Eric Oglander, Four honeysuckle spoons, 2017, wood, various sizes
March 31 - April 29, 2017
Eric Oglander grew up in rural Tennessee, passing his idle hours fishing, adventuring, and reveling in the forest’s unknown depths. Nature served as his earliest inspiration and drove him to pursue art. Eventually, he left the woods behind to pursue a career in New York City, but the separation from the place that had so wholly informed his artistic process proved trying. In an effort to adapt to this new and decidedly urban environment, he began to learn, often via YouTube tutorials, traditional crafting methods, working with his hands to create tools and objects out of found organic materials. The resulting sculptures are personal and tactile—uniting his predilection and concern for permaculture, bushcraft and more traditional skill sets. These elegant, precious, and seemingly fragile tools prove a startling contrast to their supposedly utilitarian nature.
Beginning March 31, Eric Oglander will spend two weeks in residency at Institute 193, utilizing traditional methods to make unconventional tools from found materials. The resulting objects will be on display for the duration of the exhibition. Additionally, Oglander will produce a series of YouTube videos documenting his process.

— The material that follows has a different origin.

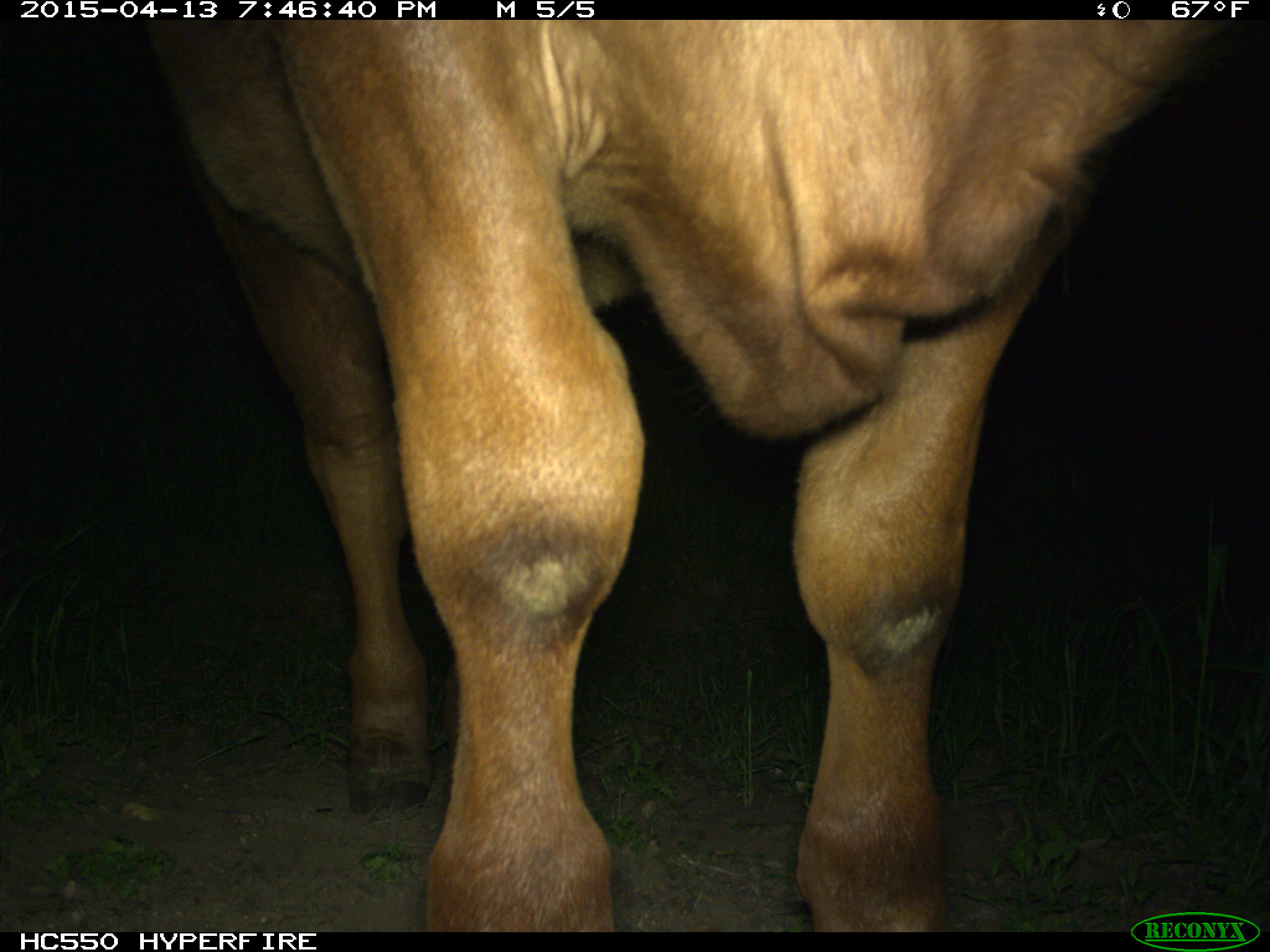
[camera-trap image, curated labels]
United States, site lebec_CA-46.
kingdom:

Oglander’s interest in popular digital platforms extends beyond this practice. His project Craigslist Mirrors, and its accompanying book consists of a collection of found images of mirrors for sale appropriated from Craigslist. Again, he uses YouTube as a contemporary method of distributing, collecting, and consuming knowledge, especially skills that would have, in other times or cultural settings, been passed down from person to person. According to the artist, “the confluence of one of the more influential websites of our time and many of the oldest skills known is a compelling union. YouTube has become our generation’s hand axe, our wheel. It’s a universal tool.” The theme of the free-spread, democratic sharing of this kind of knowledge is inherent in much of his work.
A series of tensions play out in Oglander’s objects and practice: city versus country; digital versus manual technologies; usefulness versus obsolescence, art versus craft. He is able to exist comfortably in the liminal space between this multitude of polls, raising questions without answering them.